Land Use and Water Storage Dynamics in the Krishna River Basin: Insights from Satellite Observations and Machine Learning
Keywords: Terrestrial water storage anomalies, GRACE, GRACE-FO, GRACE-DSI, Land use and land cover change, XGBoost, Krishna River Basin
Abstract. Water scarcity and recurrent droughts threaten agricultural productivity and water security in the semi-arid Krishna River Basin of southern India. This study integrates satellite observations and machine learning techniques to assess long-term terrestrial water storage (TWS) and drought dynamics from 1992 to 2022. The Extreme Gradient Boosting (XGBoost) algorithm was employed to reconstruct GRACE-based Terrestrial Water Storage Anomalies (TWSA) using precipitation, temperature, evapotranspiration, and soil moisture as predictors.
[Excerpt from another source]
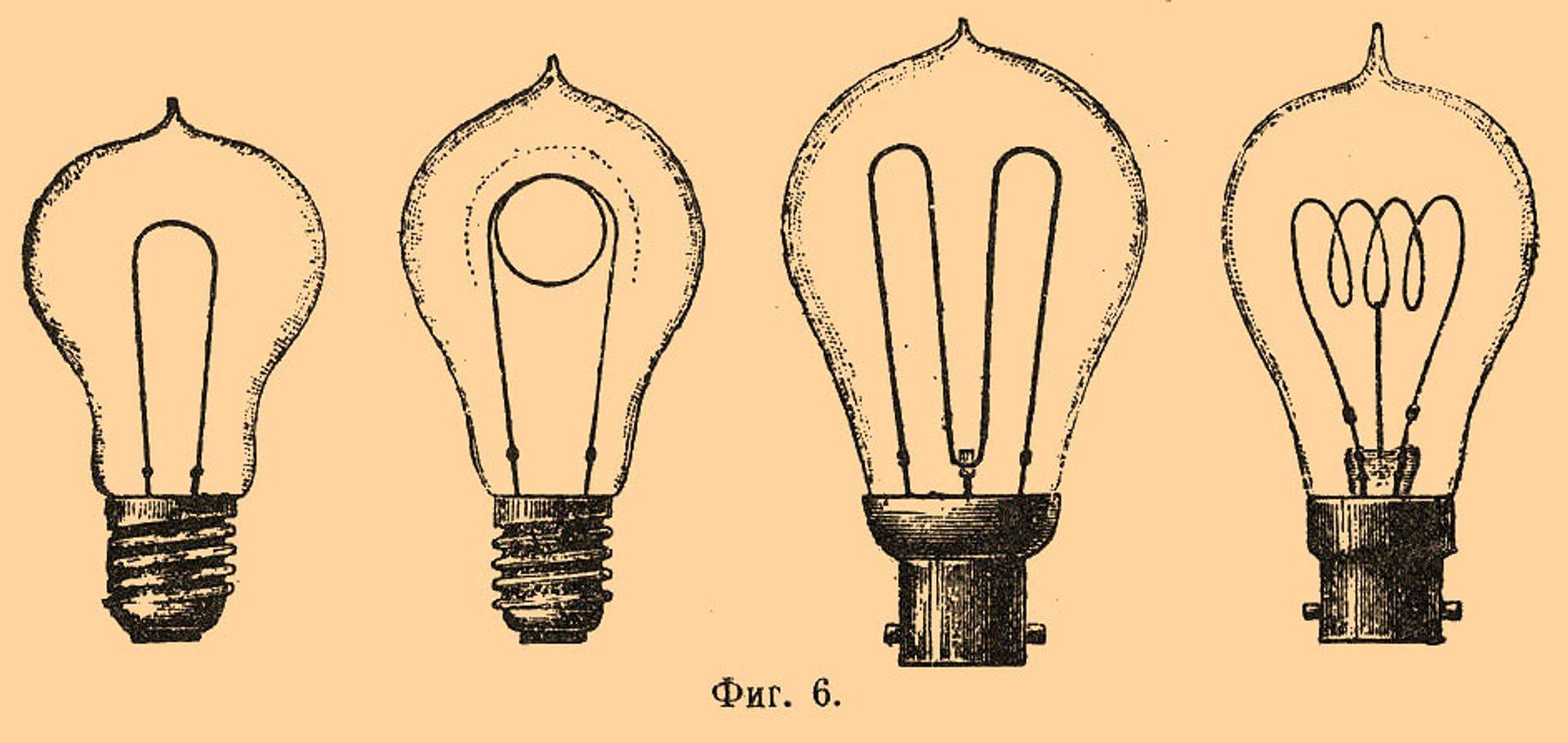 Different styles and types of bulbs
The reconstructed TWSA showed strong consistency with GRACE/GRACE-FO data (R2 = 0.92, RMSE = 43.18 mm), extending the GRACE record to earlier decades. The GRACE Drought Severity Index (GRACE-DSI), applied at a 3-month scale, identified 15 major drought events during 1992–2022, with the most severe occurring in 2015–2017 (minimum DSI = −2.0) and 2018–2019 (minimum DSI = −2.63). Droughts typically recurred every 5–7 years, showing increased intensity after 2010. Land use and land cover (LULC) analysis from ESA-CCI data revealed declining agricultural areas and shrublands, alongside expansion of forests and urban land. Correlation between LULC changes and TWSA was weak, indicating stronger climatic control on basin water storage. The study underscores the value of fusing remote sensing, statistical tools, and hydrological indices to support better monitoring and governance of land and water systems in drought-prone basins.